_Extrait de page_
===============

Sommaire
Valoriser la fraicheur de l’air extérieur
Le potentiel lié à la fraicheur extérieure
L’isolation des bâtiments élargit la période de refroidissement en mi-saison et en été. Ce besoin peut être pour une bonne part résolu en valorisant l’air extérieur lorsqu’il est plus frais que la consigne intérieure.
En moyenne, la température extérieure à Uccle est 98 % du temps inférieur à 24°C et ne dépasse 27° que 40 heures par an. En outre, en été, dans notre pays, la température nocturne minimale est inférieure de plus de 8°C à la température maximum diurne, et cette température extérieure nocturne est toujours inférieure aux plages de confort. Il existe donc un pouvoir rafraîchissant naturel important de l’air extérieur, sans traitement et donc sans coût énergétique autre que son transport.
Les profils de températures moyennes à Uccle montrent que la température extérieure est généralement inférieure à la température de confort.
Ce pouvoir rafraîchissant est cependant limité par deux facteurs : la faible capacité frigorifique de l’air extérieur et la quantité d’air pouvant être valorisée, qui est limitée par l’encombrement des gaines de ventilation, la taille des ouvertures en façade, le risque de générer un courant air.

===============

_Extrait de données_
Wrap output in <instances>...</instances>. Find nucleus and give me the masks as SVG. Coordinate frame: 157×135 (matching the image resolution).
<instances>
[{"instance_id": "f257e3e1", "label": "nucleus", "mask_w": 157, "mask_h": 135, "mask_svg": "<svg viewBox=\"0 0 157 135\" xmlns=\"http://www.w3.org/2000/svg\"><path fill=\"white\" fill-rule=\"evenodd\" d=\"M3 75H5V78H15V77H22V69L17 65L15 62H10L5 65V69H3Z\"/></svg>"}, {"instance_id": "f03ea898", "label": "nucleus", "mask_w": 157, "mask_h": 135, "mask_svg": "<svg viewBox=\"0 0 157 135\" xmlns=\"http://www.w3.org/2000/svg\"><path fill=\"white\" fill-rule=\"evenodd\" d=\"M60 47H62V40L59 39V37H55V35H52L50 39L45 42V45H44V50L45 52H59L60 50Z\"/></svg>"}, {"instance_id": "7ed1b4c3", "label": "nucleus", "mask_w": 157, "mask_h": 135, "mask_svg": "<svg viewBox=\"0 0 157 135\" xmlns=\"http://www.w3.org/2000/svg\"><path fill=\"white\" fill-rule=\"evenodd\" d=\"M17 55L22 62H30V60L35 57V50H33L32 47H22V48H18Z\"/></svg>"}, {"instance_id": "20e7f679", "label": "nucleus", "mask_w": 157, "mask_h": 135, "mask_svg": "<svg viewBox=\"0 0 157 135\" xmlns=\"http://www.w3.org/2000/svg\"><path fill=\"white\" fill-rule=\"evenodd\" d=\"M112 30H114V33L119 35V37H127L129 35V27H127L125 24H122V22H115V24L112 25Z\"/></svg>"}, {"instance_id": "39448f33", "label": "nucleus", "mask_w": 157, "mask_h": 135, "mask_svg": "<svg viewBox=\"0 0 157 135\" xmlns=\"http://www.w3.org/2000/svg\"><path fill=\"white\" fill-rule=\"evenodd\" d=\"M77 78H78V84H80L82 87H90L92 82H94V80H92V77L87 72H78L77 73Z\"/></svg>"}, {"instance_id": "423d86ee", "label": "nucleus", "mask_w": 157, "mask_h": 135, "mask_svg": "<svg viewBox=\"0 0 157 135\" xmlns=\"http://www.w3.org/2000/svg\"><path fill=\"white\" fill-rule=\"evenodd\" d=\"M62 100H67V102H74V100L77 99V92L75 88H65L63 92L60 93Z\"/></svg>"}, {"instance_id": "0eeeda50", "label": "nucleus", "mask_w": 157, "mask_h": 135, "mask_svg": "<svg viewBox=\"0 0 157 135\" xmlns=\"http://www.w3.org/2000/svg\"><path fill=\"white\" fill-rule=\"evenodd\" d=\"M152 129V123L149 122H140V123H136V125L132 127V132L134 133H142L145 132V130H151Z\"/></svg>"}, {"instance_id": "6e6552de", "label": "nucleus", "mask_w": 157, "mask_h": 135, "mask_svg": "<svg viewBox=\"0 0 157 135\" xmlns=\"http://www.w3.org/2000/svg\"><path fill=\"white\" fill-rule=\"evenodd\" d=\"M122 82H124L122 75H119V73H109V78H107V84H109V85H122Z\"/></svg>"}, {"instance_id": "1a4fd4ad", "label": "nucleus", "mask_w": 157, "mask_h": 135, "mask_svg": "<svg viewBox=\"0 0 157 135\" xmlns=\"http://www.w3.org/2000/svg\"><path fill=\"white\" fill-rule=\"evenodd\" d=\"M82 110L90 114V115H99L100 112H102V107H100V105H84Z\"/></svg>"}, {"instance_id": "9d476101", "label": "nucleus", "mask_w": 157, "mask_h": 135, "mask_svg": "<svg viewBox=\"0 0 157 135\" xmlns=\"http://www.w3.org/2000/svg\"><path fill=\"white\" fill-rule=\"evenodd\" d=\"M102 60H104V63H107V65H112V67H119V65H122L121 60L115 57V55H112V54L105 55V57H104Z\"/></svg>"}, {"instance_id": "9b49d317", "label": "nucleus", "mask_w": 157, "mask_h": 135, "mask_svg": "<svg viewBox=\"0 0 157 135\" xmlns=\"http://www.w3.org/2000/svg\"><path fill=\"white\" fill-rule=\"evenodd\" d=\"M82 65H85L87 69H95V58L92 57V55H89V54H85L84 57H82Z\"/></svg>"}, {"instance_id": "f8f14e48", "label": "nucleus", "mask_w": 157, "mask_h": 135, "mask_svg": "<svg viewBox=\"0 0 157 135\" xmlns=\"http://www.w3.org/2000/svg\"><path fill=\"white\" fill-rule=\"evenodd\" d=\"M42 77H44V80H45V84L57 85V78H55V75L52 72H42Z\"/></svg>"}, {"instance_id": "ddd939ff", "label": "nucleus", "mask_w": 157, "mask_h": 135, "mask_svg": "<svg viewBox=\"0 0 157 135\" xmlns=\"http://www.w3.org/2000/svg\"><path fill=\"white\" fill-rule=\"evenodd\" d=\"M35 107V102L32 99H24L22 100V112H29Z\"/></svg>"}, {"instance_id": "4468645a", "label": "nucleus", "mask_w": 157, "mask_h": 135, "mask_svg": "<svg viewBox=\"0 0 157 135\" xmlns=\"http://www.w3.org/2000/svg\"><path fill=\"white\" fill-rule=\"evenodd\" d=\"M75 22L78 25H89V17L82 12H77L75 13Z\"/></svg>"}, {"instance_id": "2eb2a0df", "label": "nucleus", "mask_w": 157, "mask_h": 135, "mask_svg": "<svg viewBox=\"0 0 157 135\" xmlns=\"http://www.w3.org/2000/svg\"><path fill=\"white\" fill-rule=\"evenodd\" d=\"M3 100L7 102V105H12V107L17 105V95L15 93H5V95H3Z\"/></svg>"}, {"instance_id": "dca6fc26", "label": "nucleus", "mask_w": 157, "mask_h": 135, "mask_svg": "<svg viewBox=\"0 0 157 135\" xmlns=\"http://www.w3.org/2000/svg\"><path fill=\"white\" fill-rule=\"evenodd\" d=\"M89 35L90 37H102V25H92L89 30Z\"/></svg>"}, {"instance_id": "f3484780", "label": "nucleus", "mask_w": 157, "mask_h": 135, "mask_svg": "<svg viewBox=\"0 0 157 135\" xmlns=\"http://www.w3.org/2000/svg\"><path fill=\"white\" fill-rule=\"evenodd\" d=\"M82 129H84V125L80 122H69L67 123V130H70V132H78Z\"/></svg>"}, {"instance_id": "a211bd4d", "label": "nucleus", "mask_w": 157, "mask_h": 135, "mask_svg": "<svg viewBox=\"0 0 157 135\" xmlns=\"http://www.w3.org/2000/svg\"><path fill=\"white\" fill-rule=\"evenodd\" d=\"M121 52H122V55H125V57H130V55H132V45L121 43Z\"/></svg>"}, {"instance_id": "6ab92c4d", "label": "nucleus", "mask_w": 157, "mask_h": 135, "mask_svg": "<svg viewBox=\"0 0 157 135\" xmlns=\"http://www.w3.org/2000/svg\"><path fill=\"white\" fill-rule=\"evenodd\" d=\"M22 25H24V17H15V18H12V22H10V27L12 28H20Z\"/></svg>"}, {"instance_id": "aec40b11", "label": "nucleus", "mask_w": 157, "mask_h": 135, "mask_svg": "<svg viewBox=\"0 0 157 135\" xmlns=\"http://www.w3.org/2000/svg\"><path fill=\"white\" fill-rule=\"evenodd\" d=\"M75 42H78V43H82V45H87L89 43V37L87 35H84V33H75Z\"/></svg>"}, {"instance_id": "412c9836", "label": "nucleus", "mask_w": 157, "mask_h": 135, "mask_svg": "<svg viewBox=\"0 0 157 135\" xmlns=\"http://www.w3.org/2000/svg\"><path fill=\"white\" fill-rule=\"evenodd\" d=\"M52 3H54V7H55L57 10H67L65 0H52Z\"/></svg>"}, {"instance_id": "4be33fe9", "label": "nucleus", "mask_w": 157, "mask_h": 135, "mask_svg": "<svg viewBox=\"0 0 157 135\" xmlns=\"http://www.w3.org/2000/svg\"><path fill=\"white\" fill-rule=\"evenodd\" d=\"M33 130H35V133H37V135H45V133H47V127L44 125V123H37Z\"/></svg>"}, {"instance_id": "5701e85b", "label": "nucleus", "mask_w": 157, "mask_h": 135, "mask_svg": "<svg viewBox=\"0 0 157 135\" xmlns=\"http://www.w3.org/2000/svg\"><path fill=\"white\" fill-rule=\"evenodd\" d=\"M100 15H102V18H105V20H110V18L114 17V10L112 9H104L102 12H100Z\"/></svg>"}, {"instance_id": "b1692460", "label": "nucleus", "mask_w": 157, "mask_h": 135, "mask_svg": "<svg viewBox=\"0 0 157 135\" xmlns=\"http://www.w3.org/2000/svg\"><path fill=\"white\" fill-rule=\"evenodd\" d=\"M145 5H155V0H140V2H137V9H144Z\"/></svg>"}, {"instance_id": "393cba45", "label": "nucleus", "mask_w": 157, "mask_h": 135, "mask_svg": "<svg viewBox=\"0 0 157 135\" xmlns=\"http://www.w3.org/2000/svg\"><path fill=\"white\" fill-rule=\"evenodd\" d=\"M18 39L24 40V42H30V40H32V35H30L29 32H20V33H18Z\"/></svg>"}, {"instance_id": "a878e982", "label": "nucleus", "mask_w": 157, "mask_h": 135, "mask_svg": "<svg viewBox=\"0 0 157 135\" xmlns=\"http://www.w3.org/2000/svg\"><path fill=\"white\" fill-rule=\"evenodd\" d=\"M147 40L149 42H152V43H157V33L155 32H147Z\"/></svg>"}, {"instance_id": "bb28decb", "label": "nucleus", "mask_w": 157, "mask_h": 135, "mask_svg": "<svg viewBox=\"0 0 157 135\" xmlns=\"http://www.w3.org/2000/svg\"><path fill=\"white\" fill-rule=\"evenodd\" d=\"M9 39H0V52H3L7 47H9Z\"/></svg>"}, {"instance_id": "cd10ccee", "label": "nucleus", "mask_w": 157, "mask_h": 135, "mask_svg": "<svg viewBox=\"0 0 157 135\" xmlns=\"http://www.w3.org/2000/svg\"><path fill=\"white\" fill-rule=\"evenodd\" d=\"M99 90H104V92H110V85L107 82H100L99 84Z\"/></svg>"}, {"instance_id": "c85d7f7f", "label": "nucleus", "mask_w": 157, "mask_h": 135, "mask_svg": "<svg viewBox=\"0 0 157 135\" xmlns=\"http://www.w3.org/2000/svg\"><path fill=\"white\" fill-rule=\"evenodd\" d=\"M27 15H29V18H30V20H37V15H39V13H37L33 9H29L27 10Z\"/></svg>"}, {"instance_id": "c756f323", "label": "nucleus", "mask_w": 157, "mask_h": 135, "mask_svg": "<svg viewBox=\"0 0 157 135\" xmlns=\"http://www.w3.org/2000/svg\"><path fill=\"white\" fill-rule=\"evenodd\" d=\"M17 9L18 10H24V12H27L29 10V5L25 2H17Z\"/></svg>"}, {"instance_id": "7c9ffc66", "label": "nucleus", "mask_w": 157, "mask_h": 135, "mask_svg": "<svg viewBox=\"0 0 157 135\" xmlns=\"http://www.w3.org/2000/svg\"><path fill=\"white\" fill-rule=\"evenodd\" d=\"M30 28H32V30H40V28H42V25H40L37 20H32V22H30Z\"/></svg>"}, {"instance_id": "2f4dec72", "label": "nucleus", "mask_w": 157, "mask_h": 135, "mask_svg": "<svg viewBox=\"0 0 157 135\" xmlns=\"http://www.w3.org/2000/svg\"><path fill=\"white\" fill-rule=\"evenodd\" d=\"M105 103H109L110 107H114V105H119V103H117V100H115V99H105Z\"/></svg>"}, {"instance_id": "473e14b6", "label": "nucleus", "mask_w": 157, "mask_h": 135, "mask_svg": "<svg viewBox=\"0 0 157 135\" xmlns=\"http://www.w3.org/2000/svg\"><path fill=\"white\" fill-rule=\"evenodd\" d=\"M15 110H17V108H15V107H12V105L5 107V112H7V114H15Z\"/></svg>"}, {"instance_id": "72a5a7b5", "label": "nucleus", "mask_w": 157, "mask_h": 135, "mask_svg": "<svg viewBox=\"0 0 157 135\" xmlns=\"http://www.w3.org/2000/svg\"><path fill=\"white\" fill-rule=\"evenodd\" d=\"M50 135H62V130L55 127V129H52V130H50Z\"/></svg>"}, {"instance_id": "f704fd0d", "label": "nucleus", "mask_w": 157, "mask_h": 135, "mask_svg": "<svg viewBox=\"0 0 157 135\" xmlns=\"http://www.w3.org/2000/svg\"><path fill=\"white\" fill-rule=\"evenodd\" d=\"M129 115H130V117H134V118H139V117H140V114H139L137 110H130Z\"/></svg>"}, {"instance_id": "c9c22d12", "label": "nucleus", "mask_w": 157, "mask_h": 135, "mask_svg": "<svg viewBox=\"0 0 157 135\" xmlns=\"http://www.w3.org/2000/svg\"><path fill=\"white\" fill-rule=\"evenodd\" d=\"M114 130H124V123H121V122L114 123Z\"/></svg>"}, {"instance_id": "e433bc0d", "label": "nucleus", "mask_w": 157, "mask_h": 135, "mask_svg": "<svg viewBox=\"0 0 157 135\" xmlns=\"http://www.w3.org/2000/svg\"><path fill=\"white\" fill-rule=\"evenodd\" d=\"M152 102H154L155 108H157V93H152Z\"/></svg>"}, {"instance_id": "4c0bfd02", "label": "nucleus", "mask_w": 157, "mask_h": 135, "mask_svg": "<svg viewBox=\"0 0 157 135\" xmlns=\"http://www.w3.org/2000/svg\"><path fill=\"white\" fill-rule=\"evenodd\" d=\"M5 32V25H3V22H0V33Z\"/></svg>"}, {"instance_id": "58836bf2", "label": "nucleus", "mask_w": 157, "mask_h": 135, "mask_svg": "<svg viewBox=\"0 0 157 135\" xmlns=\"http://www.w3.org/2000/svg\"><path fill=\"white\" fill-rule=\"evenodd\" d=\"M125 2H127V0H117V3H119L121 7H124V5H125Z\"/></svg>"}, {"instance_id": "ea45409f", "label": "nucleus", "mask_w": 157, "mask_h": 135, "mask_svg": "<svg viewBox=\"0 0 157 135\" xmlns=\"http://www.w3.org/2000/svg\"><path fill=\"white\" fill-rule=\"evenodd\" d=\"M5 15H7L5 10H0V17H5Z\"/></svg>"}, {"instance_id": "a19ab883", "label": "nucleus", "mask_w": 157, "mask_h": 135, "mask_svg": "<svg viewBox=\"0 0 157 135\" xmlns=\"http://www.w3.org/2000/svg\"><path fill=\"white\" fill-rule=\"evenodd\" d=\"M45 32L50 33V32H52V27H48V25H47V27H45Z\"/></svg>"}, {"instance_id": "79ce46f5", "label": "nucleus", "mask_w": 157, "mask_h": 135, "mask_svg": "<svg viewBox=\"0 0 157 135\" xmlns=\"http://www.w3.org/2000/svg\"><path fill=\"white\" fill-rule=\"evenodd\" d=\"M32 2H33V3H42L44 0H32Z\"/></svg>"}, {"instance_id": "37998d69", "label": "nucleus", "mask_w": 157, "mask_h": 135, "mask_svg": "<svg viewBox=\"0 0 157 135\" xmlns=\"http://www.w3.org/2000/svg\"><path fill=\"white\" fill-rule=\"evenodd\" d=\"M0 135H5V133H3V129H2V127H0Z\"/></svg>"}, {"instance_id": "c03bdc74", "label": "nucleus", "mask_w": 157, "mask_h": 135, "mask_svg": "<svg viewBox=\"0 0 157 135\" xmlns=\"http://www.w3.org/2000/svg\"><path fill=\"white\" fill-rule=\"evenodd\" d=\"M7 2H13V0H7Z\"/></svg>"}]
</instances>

===============

_Exigences_
Recopiez mot pour mot le passage du texte sur la fraîcheur de l'air extérieur, en commençant par « En moyenne, la » et en allant jusqu'à « température de confort. ».

_Résultat final_
En moyenne, la température extérieure à Uccle est 98 % du temps inférieur à 24°C et ne dépasse 27° que 40 heures par an. En outre, en été, dans notre pays, la température nocturne minimale est inférieure de plus de 8°C à la température maximum diurne, et cette température extérieure nocturne est toujours inférieure aux plages de confort. Il existe donc un pouvoir rafraîchissant naturel important de l’air extérieur, sans traitement et donc sans coût énergétique autre que son transport.
Les profils de températures moyennes à Uccle montrent que la température extérieure est généralement inférieure à la température de confort.